Ao se posicionar pela manutenção da taxa nos valores atuais (de 40%), o ministro do Trabalho deixou claro que falta sintonia entre o discurso do Palácio do Planalto e o do relator da Comissão Mista de Consolidação das Leis, senador Romero Jucá (PMDB-RR), que defende uma penalidade entre 5%, nos casos em que patrões e empregados chegarem a um acordo, e 10%, naqueles em que a rescisão de contrato for feita unilateralmente pelo empregador, sem justificativa.
Procurado pelo Correio, Jucá foi categórico ao afirmar que a prerrogativa de estipular as regras referentes à Lei das Domésticas é do Congresso Nacional. "O governo executa, não legisla. Mas entendemos que ele necessite de tempo para se organizar", minimizou o relator, que propõe ainda a unificação no recolhimento do FGTS, da contribuição ao Instituto Nacional do Seguro Social (INSS) e do seguro contra acidente de trabalho.
Com as minutas prontas - um projeto de lei sobre questões trabalhistas e um projeto de lei complementar sobre o FGTS e outras alíquotas - para serem apresentadas possivelmente amanhã aos membros da comissão, Jucá foi, na segunda-feira, chamado às pressas ao Palácio do Planalto, pela ministra da Casa Civil, Gleisi Hoffmann, para que não divulgasse os documentos. Com a lentidão do Executivo em fechar uma proposta para regulamentar a lei, os textos podem ser aprovados no Congresso Nacional sem a contribuição de técnicos do governo.

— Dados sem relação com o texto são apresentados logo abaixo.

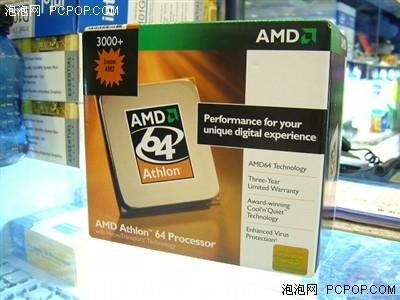 AMD调整价格AM23000+最低仅要720元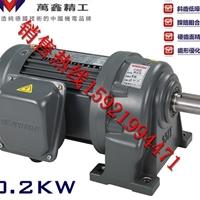 铸造机械常用GH32-0.75KW-60SB减速电机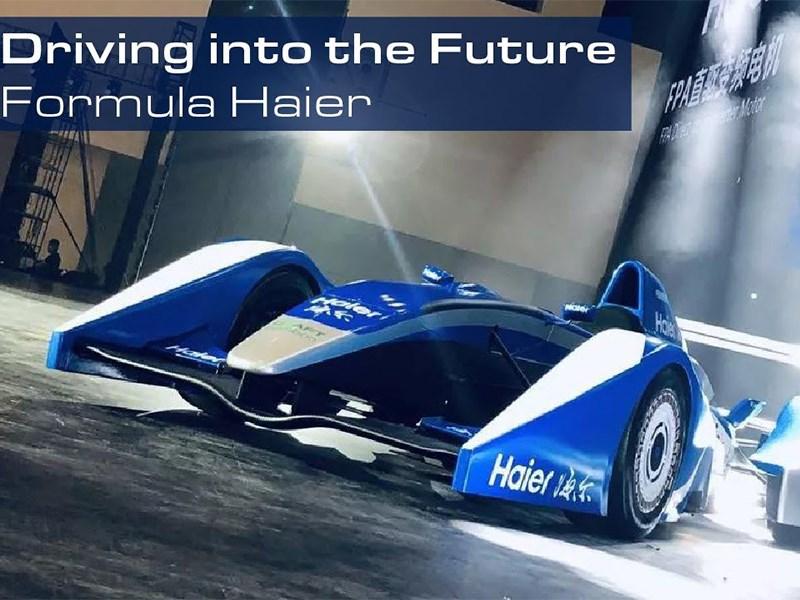 Haier построила гоночный болид с двигателем от стиральной машины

Outra reunião entre Jucá e Gleisi estava marcada para o fim da tarde de ontem, mas a ministra pediu o adiamento do encontro e justificou que ainda precisa fechar uma proposta com os ministérios da Previdência, da Fazenda e do Trabalho e Emprego, a Advocacia Geral da União e a Secretaria de Política para as Mulheres.

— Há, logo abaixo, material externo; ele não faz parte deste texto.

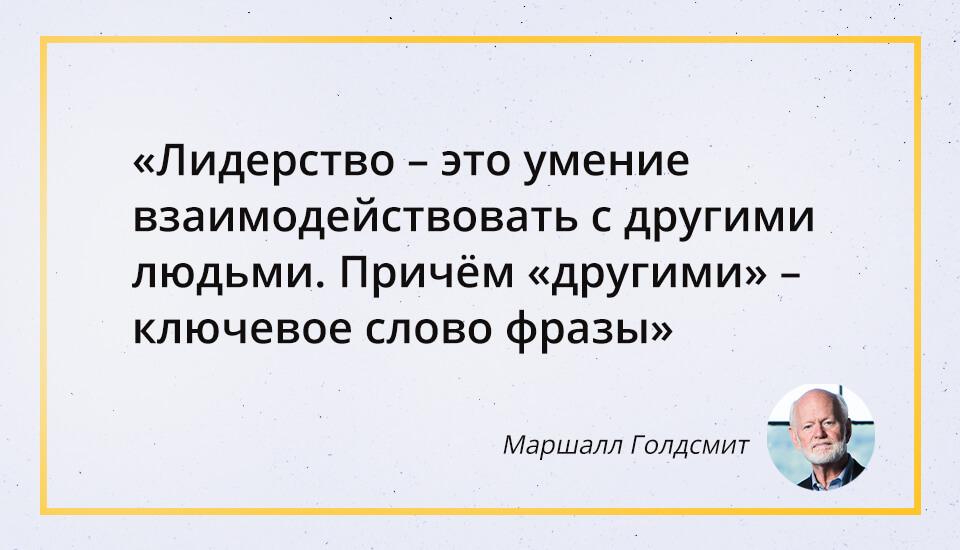 Маршалл Голдсмит, лидерство, управление командой, цитата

O projeto do Ministério do Trabalho para normatizar as regras em relação à atuação dos empregados domésticos será finalizado hoje. A previsão é de que seja enviado à Casa Civil até sexta-feira, um dia depois da data na qual Jucá espera apresentar os relatórios à comissão. Para virar lei, qualquer texto precisa passar pela Comissão Mista e pelos plenários da Câmara dos Deputados e do Senado Federal, até chegar à presidente Dilma Rousseff.
Bela discussão
Presente no lançamento de uma cartilha sobre a aplicação dos novos direitos trabalhistas dos domésticos no Ministério do Trabalho, a presidente da Federação Nacional das Trabalhadoras Domésticas (Fenatrad), Creuza Oliveira, foi taxativa ao dizer que reduzir a multa do FGTS é o mesmo que acabar com a igualdade alcançada com a aprovação da lei. "Vamos fazer barulho no Congresso Nacional, porque a multa não pode diminuir. Somos uma categoria dispersa, mas vamos nos unir para lutar pelas nossas conquistas", completou.

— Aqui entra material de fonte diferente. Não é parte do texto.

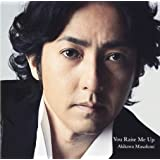 You Raise Me Up (通常盤)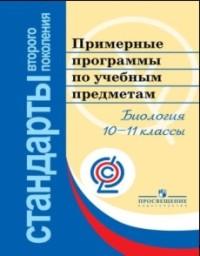 Примерные программы по учебным предметам. Биология. 10-11 кл.: Проект ФГОС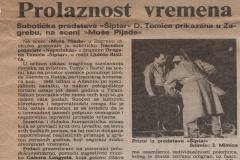 VJESNIK-ZAGREB-_270386_KRITIKA_SIPTAR_LJUBISA_RISTIC_DRAGAN_TOMIC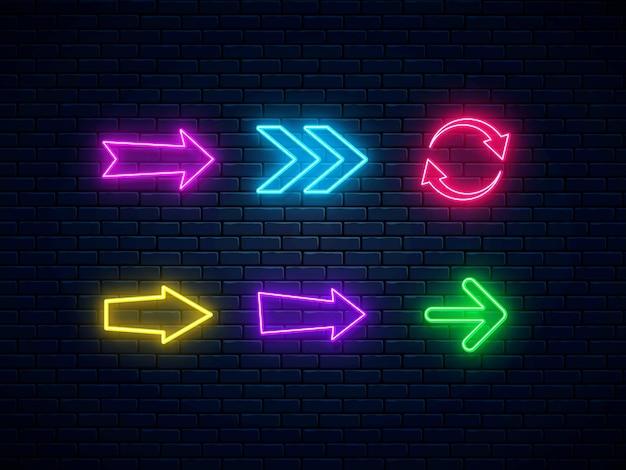 ネオンアローサインセット。明るい矢印ポインター シンボル。カラフルなネオンの矢印、web アイコンのコレクション。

Enquanto o Legislativo, o Executivo e as entidades representativas discutem, sem consenso, pontos das novas regras, pelo menos dois ministros do Tribunal Superior do Trabalho (TST) se posicionaram sobre a constitucionalidade de uma eventual redução na multa de 40% do FGTS. Para o presidente da Corte, ministro Carlos Alberto Reis de Paula, esse assunto será uma "bela discussão jurídica". Ele avaliou que a diversidade nas relações de trabalho tem que ser respeitada, uma vez que a multa não se refere especificamente ao trabalhador doméstico. "Temos de partir da premissa de que a igualdade não consiste em fazer tudo ser igual", explicou Reis de Paula.
O ministro Emmanoel Pereira declarou, por sua vez, apoio à redução da multa para algo cerca de 10%, como é proposto pelo senador Romero Jucá. Segundo ele, o cidadão comum que só tem um funcionário não pode arcar com as responsabilidades de uma empresa que tem milhares de empregados. "Isso não pode ser considerado inconstitucional, porque uma coisa é a Lei das Domésticas e outra, o que está previsto na Consolidação das Leis do Trabalho (CLT)", ressaltou.